La logica del mercato in apparenza sconfigge senza appello la curiosa, insana passione di alcuni umani che si sono dedicati a far maturare e rendere più umani semplici costrutti virtuali. Coloro che non hanno capito, o non hanno voluto capire, che le imprese hanno altri scopi, altri progetti, una diversa visione della realtà. Il romanzo ha un finale interlocutorio, che lascia una porta aperta al mondo dei digienti e a quello dei loro umani, anche se potrebbe trattarsi soltanto di una breve, curiosa parentesi in un mondo senza speranza.
Ted Chiang
L'approccio di Chiang non è amichevole né gradevole, i suoi umani, i "genitori" dei digienti, sono persone comuni, nerds fissati con i loro bambini virtuali che sembrano non capire come va davvero il mondo. Il racconto è freddo, non ammette solidarietà né simpatia nemmeno per i digienti, presentati all'inizio come creature forzatamente infantili, elementari nei loro gusti e nelle loro passioni per poi mutare inavvertibilmente fino a divenire creature sottilmente inquietanti. Il lettore in più occasioni si chiede perché continuare a leggere una storia tanto volutamente remota e improbabile, oltre tutto scritta in maniera così evidentemente gelida. Me lo sono chiesto anch'io, ovviamente, ma ho continuato e ho finito il romanzo, più o meno 100 pagine. Adesso, a distanza di un paio di mesi, posso affermare che sono - uno - soddisfatto di averlo letto e - due - che sono pienamente convinto che il premio Hugo sia stato abbondantemente meritato. Passione per Chiang? È possibile, non lo nego. Esiste un piacere particolare nel leggere un libro di questo genere, un piacere che evoca l'immagine di arrampicarsi su una parete liscia e fredda, un esercizio che non lascia al lettore margini per sentirsi vicino o simile all'autore: un'immagine lontana, separata, indifferente.
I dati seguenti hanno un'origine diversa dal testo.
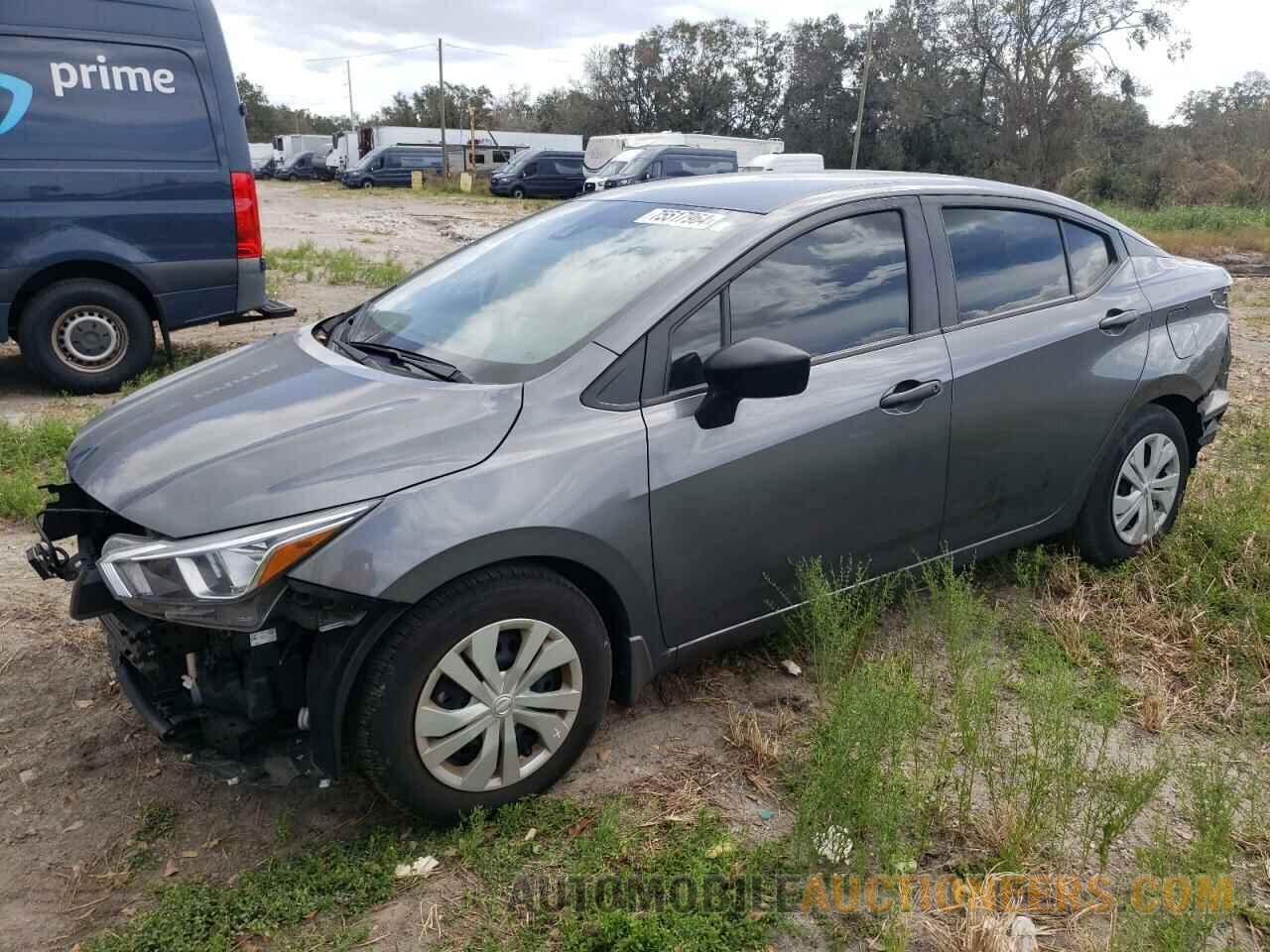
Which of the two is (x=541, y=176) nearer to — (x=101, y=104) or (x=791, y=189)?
(x=101, y=104)

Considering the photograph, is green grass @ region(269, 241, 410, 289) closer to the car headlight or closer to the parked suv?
the car headlight

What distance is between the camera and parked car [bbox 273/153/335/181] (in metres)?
46.6

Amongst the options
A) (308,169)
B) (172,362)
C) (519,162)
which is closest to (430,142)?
(308,169)

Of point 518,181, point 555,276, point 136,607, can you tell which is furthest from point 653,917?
point 518,181

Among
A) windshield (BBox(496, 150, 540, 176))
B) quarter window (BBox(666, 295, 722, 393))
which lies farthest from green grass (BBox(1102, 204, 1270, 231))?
quarter window (BBox(666, 295, 722, 393))

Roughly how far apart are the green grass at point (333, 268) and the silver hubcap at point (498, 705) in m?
9.12

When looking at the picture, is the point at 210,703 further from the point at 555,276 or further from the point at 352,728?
the point at 555,276

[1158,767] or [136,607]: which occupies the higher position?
[136,607]

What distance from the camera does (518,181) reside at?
33062 mm

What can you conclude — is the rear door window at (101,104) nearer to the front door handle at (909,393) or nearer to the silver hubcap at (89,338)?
the silver hubcap at (89,338)

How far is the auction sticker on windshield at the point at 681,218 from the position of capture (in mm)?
3307

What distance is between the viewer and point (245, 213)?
7.03m

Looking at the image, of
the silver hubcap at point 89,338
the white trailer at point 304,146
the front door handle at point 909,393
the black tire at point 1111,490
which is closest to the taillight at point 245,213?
the silver hubcap at point 89,338

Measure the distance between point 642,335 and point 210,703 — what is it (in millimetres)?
1497
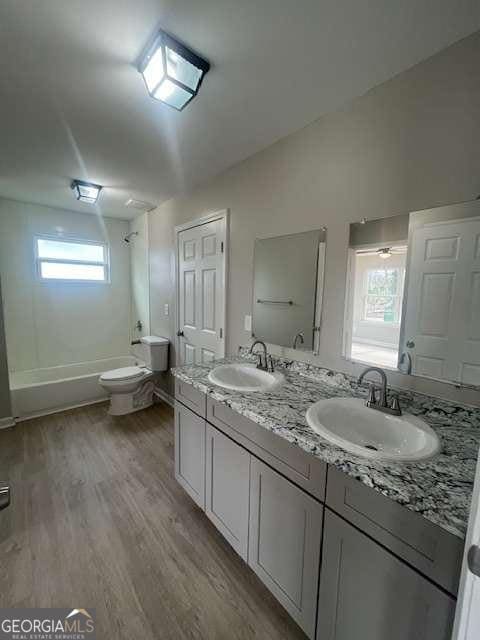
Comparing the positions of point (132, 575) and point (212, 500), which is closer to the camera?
point (132, 575)

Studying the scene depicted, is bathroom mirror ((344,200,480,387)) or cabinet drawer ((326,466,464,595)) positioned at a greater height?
bathroom mirror ((344,200,480,387))

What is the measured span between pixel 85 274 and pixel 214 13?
3559 mm

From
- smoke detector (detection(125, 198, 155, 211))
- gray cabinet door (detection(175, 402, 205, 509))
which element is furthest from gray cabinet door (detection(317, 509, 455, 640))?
smoke detector (detection(125, 198, 155, 211))

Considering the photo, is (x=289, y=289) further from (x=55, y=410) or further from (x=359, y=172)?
(x=55, y=410)

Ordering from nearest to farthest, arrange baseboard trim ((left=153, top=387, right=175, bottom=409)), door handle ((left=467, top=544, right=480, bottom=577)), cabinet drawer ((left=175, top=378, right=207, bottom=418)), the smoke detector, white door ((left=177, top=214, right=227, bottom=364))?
1. door handle ((left=467, top=544, right=480, bottom=577))
2. cabinet drawer ((left=175, top=378, right=207, bottom=418))
3. white door ((left=177, top=214, right=227, bottom=364))
4. the smoke detector
5. baseboard trim ((left=153, top=387, right=175, bottom=409))

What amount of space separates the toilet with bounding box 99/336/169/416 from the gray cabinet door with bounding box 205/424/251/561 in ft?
6.03

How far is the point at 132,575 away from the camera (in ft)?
4.29

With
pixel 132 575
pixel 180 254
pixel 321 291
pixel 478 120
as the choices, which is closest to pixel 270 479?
pixel 132 575

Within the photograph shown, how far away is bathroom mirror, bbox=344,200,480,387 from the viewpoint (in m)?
1.07

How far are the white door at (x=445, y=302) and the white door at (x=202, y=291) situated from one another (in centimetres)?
146

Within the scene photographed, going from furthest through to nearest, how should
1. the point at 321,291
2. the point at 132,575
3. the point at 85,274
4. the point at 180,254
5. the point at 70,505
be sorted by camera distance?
the point at 85,274
the point at 180,254
the point at 70,505
the point at 321,291
the point at 132,575

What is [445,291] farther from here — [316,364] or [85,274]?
[85,274]

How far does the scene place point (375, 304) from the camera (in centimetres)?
135

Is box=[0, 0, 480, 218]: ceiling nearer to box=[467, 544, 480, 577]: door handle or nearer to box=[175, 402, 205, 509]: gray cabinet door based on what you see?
box=[467, 544, 480, 577]: door handle
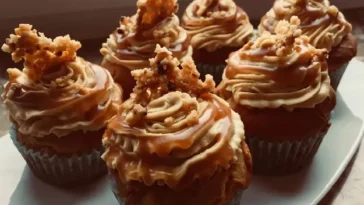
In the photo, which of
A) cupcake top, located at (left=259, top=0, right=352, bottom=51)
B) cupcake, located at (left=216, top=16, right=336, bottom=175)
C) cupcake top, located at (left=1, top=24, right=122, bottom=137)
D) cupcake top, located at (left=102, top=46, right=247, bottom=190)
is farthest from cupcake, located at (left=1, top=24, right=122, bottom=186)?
cupcake top, located at (left=259, top=0, right=352, bottom=51)

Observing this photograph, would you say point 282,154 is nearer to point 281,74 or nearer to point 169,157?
point 281,74

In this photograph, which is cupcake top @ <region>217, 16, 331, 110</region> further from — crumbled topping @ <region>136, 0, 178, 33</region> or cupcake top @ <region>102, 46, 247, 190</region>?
crumbled topping @ <region>136, 0, 178, 33</region>

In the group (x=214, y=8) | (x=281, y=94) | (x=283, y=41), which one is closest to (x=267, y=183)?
(x=281, y=94)

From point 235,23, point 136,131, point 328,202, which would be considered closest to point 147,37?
point 235,23

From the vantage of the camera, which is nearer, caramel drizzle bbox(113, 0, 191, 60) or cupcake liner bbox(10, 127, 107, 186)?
cupcake liner bbox(10, 127, 107, 186)

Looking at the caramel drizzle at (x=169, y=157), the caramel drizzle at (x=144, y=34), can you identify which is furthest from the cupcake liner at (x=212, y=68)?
the caramel drizzle at (x=169, y=157)

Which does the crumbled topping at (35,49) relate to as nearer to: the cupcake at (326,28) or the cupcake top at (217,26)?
the cupcake top at (217,26)

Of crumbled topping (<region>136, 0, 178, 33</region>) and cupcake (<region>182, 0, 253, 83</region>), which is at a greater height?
crumbled topping (<region>136, 0, 178, 33</region>)

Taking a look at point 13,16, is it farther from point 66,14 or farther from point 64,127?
point 64,127
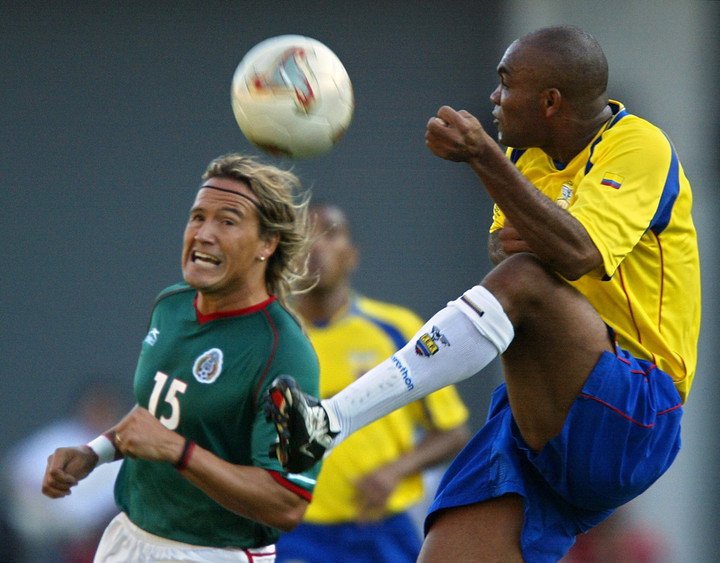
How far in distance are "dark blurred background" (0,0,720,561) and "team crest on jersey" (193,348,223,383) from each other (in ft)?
19.4

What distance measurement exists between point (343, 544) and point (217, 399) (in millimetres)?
1976

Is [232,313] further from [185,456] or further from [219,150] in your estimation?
[219,150]

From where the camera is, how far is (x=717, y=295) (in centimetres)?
1055

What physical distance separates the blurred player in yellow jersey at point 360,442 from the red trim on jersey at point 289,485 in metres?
1.74

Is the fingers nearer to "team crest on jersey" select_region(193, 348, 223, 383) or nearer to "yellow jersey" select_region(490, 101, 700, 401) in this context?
"team crest on jersey" select_region(193, 348, 223, 383)

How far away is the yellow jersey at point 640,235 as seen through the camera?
4102mm

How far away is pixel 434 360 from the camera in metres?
4.07

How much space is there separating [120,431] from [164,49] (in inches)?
283

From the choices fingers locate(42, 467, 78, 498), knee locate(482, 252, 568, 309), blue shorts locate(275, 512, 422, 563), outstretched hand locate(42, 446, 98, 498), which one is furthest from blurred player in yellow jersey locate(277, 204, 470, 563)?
knee locate(482, 252, 568, 309)

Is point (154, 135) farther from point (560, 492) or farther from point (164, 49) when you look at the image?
point (560, 492)

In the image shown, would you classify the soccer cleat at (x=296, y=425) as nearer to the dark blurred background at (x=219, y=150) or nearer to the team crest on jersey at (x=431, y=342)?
the team crest on jersey at (x=431, y=342)

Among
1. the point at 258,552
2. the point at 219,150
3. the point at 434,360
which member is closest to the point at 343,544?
the point at 258,552

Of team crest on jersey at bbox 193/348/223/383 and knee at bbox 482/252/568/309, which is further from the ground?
knee at bbox 482/252/568/309

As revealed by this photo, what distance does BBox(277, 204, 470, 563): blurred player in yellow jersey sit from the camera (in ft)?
20.8
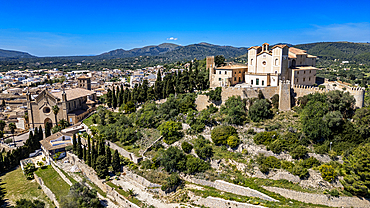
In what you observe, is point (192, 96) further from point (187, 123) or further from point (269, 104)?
point (269, 104)

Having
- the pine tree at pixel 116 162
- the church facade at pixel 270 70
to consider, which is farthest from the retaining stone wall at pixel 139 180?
the church facade at pixel 270 70

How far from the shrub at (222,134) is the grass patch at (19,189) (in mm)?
17133

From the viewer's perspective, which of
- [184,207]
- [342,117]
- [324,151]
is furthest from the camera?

Ted Chiang non ha mai cercato né la simpatia né la complicità dei lettori. In questo romanzo anche meno del solito. Non ve ne consiglio caldamente la lettura: esistono momenti giusti e altri del tutto inadatti. Ma se ve la sentite vi suggerisco di farlo: vedere il mondo con gli occhi di un oggetto software è un'esperienza difficile ma unica.